Aquí la deixo, tan sols amb l’apunt
de que òbviament l’autor no ha visitat la Mostra d’Art Jove que organitzada per
l’IMAC domina a Can Palauet. Però sense saber-ne res , la clava. I és que quan
el mal anomenat art contemporani és tan banal, fútil i intranscendent com el
que corre per les nostres contrades , la seva aposta és simplement qüestió de
psiquiàtric.
El arte ¿es arte?
Vicente Verdú
En otros momentos nos habría
exasperado tanta banalidad, rayando el timo, expuesta en las mejores galerías y
en prestigiosos museos, pero ahora, progresivamente, casi lo mismo nos da. La
belleza hace tiempo que se escindió del producto artístico y siendo posible
aceptar que lo feo sea altamente interesante, que las vísceras en corrupción
del buey en una muestra despierten sensación o que las vaqueros rotos, los zapatos
manchados, los muebles en découpage y las calaveras tatuadas sean buena
parte de nuestro repertorio estético ¿cómo ponerse finos ante la creación?
Gombrich decía, mucho antes de
que las cosas llegaran a este extremo, que “arte es aquello que los artistas
dicen que es arte”. Se trataba así, por este supercrítico, de salir airosamente
del trago. Si los ebanistas hacen muebles de todas clases, los artistas hacen
arte, sea de la forma y composición que sea.
La novedad, sin embargo, tratada
el jueves por el profesor Calvo Serraller en su excitante conferencia del Reina
Sofía es que, a fuerza de aceptar la belleza convulsa de los bretonianos —una belleza fuera
de todo canon y saciada de libertad hasta el vómito, cuyo interior ha estallado
en pedazos y de cuyos cascotes han ido produciéndose manifestaciones; unas
llamativas y otras, ni fu ni fa— lo bello ha abandonado su trono imperial
cargado de oros y el pasto del pueblo liberado ha adquirido las mil caras de la
libertad y la fast food.
Antes del siglo XVIII, antes de
la liberadora Ilustración, la belleza se hallaba enjaulada en reglas divinas
que como la simetría, la proporción, el ritmo evocaban las leyes matemáticas
que son, con Pitágoras, las leyes de Dios.

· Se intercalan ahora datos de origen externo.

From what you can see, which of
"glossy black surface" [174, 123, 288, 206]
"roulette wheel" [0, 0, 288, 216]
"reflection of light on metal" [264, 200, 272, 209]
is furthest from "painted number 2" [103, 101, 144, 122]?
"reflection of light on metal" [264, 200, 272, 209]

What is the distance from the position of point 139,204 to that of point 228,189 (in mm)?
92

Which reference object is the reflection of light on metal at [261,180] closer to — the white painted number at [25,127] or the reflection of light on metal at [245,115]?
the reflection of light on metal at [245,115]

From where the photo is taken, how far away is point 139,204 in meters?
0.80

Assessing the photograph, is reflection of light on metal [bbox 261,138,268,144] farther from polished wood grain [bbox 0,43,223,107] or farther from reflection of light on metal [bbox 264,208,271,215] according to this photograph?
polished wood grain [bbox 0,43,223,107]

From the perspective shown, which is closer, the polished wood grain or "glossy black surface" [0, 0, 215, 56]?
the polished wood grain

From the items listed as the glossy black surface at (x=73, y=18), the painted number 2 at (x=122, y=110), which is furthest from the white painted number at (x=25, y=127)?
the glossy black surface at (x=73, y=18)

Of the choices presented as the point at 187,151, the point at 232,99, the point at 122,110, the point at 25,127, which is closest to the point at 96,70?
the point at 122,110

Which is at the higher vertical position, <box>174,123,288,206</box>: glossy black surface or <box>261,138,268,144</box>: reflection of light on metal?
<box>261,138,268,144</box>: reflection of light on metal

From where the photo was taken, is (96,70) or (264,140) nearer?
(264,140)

Tan pulcra como la matemática,
tan digna y exacta como ella, la belleza era casi una ciencia para cuya
producción era necesario aprender meticulosamente un oficio y seguir
severamente sus órdenes y principios. Hoy, sin embargo, brotan músicos y
escritores y pintores por todas partes. Es una belleza de puertas abiertas, el
desorden es su correlato natural.
La pretensión de la belleza, como
se ve en los escotes, en los cortes de pelo, en la arquitectura o en las
faldas, no es simétrica sino asimétrica. La desproporción, el exceso, se impone
espectacularmente a la precisión; y lo atonal, lo arrítmico pugna por hacerse
oír mejor.
Una creación como la de la marca
Desigual y las últimas colecciones de Custo Barcelona son un ejemplo cercano de
la nueva belleza tan convulsa que, si parece colapsar en el proyecto, no llega
nunca a la postración, sino a la sensación.

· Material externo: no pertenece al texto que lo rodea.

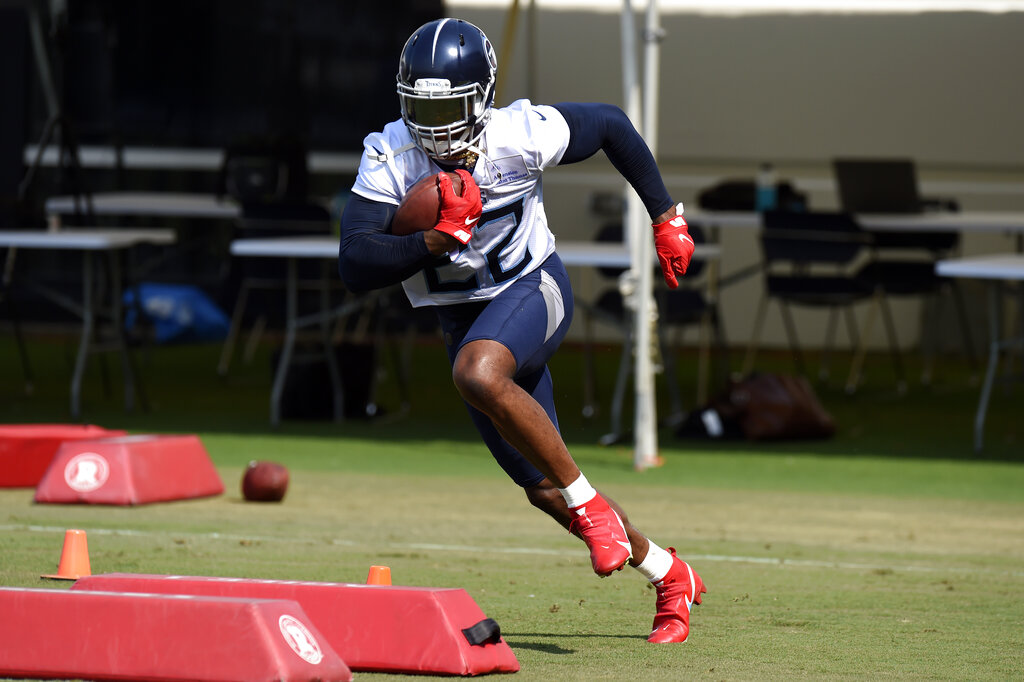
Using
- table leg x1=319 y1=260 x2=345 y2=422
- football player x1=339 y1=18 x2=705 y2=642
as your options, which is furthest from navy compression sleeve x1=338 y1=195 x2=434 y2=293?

De ese universo estético está
hecha actualmente la polimoda. Porque ahora no hay ya una moda imperante o
única como no hay ningún canon de belleza superior. En las noticias de cada día
la fe se intercambia bélicamente (convulsamente) con la blasfemia, lo minimalcon
el barroco, las prendas de Ralph Lauren con los serios modelos de Dior, el
miedo de todos nosotros por un pavor mayor.
Este fin de semana se celebra en
Madrid la operación Open Studio con el propósito de “abrir las
puertas” de los espacios de los artistas a los galeristas, los coleccionistas,
los críticos y los vecinos. Todo se mezcla en una promiscuidad de expertos y
profanos, de gentes con juicio, con prejuicios y sin nada que opinar.
El arte se ha despojado de sus
hábitos místicos y es carne de mercado. Y el mercado, como la crisis enseña, es
tan errático como desequilibrante, tan desproporcionado como famoso, tan
arrítmico como un infarto, tan decisivo como invisible.
El arte, ¿es arte? A estas
alturas qué más dará esta etiqueta ancestral. La política, la economía, la
sociedad y la cultura se hallan en una era cuyo máximo carácter es carecer de
nombre propio. En estas condiciones de perdición, deslocalización, desconcierto
y apocalipsis ¿a qué propiedades más o menos fijas podría la belleza aspirar?